Each October, we find ourselves with a hole in our Tuesday-night television routine, one previously filled by PBS’ kickass, four-month documentary series P.O.V. For the next eight months we make do with Law and Order reruns — with the right cable programming, you can find about eight different episodes in a given three-hour block — but often those ruthless TV gods refuse us the Chris Noth nuggets we crave. Therefore, we’re most pleased that the docs we love in the first place are back for the series’ 18th season, starting tonight at 10 on KCPT Channel 19. The Education of Shelby Knox, a 2005 Sundance fave, examines a Lubbock, Texas, high school student as she weighs her Christian values against social realities.

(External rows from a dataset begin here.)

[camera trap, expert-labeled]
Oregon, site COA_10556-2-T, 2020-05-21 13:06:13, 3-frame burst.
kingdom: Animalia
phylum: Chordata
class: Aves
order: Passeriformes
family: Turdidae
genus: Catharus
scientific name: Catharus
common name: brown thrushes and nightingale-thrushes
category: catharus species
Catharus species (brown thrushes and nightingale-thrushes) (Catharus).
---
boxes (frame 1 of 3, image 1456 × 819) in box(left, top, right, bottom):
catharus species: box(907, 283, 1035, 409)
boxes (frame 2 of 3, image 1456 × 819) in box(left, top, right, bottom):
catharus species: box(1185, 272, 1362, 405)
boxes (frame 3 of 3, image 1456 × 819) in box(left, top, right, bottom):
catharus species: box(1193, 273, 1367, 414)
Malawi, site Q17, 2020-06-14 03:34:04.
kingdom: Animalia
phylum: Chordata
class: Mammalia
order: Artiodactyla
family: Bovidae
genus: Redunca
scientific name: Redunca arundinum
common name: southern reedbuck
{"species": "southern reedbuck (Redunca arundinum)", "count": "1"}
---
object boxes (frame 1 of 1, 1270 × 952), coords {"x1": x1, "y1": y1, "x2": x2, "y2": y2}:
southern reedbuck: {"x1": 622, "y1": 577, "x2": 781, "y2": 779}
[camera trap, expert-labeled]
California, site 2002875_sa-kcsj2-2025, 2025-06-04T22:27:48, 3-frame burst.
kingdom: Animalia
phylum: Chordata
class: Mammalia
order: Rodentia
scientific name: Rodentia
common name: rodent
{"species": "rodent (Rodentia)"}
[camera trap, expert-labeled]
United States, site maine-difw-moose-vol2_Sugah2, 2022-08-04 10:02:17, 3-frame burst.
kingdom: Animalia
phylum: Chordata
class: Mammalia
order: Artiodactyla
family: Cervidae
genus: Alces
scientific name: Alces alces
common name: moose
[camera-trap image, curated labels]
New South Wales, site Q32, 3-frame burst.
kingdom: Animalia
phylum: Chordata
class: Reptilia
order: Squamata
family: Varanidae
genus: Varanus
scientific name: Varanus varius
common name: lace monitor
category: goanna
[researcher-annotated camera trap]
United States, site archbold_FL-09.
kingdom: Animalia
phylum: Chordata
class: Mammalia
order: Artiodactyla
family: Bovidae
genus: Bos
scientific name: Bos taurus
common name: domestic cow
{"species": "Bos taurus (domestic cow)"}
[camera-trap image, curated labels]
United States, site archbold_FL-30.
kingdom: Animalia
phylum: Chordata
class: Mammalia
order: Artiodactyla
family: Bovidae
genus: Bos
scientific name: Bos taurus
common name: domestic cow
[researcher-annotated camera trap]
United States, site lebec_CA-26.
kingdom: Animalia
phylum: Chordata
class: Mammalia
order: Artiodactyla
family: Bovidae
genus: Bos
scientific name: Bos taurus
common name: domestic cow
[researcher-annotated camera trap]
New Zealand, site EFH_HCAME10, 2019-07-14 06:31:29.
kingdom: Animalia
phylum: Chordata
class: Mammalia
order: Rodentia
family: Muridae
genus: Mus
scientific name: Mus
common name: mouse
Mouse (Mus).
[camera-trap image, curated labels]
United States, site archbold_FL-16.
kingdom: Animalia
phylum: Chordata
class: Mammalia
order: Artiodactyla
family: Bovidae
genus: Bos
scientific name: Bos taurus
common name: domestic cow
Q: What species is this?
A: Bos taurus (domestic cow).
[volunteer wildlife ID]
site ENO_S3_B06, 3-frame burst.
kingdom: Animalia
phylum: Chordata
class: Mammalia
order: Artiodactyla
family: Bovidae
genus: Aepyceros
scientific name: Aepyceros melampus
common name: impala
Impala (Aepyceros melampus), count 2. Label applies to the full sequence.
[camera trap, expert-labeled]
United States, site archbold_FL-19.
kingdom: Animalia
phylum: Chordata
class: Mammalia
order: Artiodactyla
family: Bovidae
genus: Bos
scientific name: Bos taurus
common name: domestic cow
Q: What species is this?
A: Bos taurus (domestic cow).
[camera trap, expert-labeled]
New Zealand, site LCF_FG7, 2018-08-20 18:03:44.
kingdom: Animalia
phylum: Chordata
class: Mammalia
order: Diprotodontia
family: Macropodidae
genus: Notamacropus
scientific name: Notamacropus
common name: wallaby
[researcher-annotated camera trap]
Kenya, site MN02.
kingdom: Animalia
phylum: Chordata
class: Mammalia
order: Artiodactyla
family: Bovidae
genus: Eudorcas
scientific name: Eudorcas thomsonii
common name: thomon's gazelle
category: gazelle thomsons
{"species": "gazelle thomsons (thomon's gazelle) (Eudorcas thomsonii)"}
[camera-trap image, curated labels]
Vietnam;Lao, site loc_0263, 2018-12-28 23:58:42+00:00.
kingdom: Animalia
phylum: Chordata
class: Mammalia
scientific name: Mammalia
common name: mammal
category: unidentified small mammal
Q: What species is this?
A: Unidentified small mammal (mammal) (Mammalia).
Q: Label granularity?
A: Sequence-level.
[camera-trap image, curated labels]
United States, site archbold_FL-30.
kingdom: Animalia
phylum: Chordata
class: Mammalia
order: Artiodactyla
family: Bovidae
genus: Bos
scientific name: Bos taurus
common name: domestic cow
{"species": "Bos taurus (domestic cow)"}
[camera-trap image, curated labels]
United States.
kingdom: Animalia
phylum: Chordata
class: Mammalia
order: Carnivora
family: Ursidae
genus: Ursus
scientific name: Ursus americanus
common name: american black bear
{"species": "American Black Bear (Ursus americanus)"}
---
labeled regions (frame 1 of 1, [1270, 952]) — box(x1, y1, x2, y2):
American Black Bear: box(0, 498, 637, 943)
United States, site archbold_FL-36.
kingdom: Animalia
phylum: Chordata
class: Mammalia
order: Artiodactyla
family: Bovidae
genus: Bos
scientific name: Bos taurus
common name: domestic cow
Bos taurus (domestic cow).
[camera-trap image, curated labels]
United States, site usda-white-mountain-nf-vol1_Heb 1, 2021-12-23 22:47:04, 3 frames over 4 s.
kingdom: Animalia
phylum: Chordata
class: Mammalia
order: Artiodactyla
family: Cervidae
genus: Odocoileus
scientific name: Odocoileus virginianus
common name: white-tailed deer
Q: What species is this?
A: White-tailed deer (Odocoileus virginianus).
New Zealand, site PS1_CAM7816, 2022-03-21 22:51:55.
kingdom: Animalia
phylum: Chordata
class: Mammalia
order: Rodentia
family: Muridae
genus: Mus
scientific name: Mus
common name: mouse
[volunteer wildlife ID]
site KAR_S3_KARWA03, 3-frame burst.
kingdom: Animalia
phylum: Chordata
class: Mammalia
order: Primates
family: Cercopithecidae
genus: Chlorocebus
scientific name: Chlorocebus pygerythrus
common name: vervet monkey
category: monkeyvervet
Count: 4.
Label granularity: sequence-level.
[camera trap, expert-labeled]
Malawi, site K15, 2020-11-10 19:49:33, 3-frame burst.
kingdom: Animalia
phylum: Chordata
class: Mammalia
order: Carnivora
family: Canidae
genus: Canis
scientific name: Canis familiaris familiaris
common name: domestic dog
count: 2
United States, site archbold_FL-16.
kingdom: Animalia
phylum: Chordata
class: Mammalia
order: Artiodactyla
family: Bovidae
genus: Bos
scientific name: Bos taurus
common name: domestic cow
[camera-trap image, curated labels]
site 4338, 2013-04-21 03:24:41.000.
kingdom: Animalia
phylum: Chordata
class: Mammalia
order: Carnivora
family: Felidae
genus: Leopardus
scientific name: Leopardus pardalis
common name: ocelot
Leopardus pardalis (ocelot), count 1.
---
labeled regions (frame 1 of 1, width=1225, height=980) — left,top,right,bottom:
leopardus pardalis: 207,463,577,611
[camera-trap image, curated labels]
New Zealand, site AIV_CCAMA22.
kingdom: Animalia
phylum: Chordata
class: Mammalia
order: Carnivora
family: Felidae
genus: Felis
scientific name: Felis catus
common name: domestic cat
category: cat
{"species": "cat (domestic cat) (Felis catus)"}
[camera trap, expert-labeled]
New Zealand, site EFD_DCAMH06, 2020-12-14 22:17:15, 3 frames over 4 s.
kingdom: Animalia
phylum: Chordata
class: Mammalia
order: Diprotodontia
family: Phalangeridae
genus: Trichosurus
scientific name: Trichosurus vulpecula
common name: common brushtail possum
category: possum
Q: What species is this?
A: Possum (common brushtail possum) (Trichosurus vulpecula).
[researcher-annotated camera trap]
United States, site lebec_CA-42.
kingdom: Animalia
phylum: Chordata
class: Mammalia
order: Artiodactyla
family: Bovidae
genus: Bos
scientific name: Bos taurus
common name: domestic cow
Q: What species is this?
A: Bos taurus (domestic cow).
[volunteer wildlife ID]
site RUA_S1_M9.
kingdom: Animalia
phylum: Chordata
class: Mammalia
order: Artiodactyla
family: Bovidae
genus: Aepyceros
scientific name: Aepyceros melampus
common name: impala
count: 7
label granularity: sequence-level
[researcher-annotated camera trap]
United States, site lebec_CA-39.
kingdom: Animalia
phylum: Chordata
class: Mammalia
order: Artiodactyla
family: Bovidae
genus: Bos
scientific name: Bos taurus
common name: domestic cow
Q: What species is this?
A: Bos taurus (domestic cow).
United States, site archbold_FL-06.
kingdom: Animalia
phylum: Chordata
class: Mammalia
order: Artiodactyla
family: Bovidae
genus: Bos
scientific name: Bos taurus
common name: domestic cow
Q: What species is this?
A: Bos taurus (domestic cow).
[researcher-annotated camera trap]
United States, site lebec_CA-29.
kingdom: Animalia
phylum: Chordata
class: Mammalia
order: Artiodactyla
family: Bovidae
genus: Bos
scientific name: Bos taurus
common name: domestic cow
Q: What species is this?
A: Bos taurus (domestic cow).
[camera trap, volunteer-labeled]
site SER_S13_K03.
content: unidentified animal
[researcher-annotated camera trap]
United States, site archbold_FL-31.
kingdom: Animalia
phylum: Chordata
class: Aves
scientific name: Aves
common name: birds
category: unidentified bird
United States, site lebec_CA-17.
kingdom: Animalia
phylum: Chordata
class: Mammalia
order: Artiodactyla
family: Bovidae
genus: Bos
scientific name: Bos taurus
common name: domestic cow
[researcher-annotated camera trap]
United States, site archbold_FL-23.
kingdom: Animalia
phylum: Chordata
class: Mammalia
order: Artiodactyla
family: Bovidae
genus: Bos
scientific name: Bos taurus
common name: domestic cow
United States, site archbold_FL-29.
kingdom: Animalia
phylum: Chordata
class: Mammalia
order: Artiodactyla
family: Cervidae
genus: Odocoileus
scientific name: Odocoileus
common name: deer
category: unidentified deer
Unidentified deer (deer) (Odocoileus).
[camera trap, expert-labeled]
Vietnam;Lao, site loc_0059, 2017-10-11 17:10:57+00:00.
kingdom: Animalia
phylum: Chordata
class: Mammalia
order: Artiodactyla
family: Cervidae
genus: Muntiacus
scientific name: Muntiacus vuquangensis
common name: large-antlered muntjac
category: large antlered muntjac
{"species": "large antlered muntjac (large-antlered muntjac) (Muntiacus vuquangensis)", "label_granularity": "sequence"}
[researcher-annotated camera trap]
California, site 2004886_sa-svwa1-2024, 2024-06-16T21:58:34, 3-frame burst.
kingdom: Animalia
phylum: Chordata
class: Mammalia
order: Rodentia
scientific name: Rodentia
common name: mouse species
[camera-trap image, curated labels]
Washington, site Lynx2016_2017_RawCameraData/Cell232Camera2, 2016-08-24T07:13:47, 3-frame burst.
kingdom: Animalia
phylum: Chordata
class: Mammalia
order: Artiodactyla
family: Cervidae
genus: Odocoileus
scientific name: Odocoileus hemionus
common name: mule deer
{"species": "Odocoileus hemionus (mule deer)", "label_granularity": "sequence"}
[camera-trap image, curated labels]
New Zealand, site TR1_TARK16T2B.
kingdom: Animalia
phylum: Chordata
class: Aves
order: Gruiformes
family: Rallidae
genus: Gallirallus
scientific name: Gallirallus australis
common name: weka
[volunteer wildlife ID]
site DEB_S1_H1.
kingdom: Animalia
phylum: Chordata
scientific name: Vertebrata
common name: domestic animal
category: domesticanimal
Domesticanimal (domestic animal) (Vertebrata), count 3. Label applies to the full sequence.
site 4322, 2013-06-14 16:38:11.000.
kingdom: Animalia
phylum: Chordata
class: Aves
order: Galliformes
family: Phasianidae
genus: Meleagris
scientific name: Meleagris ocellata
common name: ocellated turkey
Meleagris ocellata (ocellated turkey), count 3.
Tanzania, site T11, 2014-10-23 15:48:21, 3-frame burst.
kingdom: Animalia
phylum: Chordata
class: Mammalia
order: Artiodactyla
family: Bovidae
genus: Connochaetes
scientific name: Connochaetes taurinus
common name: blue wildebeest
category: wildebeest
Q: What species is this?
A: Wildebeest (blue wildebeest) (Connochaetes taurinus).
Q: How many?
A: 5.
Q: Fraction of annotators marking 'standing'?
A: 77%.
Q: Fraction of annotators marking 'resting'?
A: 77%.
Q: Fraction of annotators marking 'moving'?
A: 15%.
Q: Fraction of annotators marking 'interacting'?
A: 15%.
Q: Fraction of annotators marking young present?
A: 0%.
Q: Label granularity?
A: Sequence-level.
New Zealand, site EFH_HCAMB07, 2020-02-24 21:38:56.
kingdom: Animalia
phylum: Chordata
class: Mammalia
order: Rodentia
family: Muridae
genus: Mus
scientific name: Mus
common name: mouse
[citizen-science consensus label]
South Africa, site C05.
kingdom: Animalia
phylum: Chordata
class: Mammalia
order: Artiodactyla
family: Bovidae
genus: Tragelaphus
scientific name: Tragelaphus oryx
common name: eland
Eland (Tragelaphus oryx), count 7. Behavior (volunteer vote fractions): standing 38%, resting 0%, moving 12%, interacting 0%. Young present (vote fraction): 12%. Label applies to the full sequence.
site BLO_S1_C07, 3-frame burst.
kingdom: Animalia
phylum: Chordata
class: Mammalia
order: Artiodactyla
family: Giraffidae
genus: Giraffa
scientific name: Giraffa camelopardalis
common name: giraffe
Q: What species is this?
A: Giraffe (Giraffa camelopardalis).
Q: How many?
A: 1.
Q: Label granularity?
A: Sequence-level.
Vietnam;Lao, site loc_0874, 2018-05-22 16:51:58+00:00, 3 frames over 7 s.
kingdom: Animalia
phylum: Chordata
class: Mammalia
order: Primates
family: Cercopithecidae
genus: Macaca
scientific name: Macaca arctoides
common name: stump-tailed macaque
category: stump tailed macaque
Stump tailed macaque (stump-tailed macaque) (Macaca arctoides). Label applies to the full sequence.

Shelby, who has pledged abstinence until marriage, becomes an unlikely advocate for comprehensive sex education and finds that her political and spiritual views change along the way. We’re not exactly sure how it fits into the greater theme of the series, which is supposedly “what men really want in life,” but we look forward to finding out.

Wednesday, June 21
You know how Six Feet Under always begins with a death? Well, when we were watching the season premiere a couple of weeks ago — warning: spoiler ahead! — we were disturbed that the chick who was finally taking control of her life got a poker to the brain via her eye socket. That sucks. But it also got us thinking that she probably paid her therapist a lot of money to, in effect, kill her. And that would really suck. Instead, she could’ve attended Jerry White’s $11 instruction on how to Make Your Emotions Work for You Instead of Against You, a Communiversity class that meets from 7 to 9 tonight at the UMKC School of Medicine’s Theatre B (2411 Holmes). He says to use your feelings as guides; in turn, they won’t run your life. Hmm. Call 816-235-1448 to register.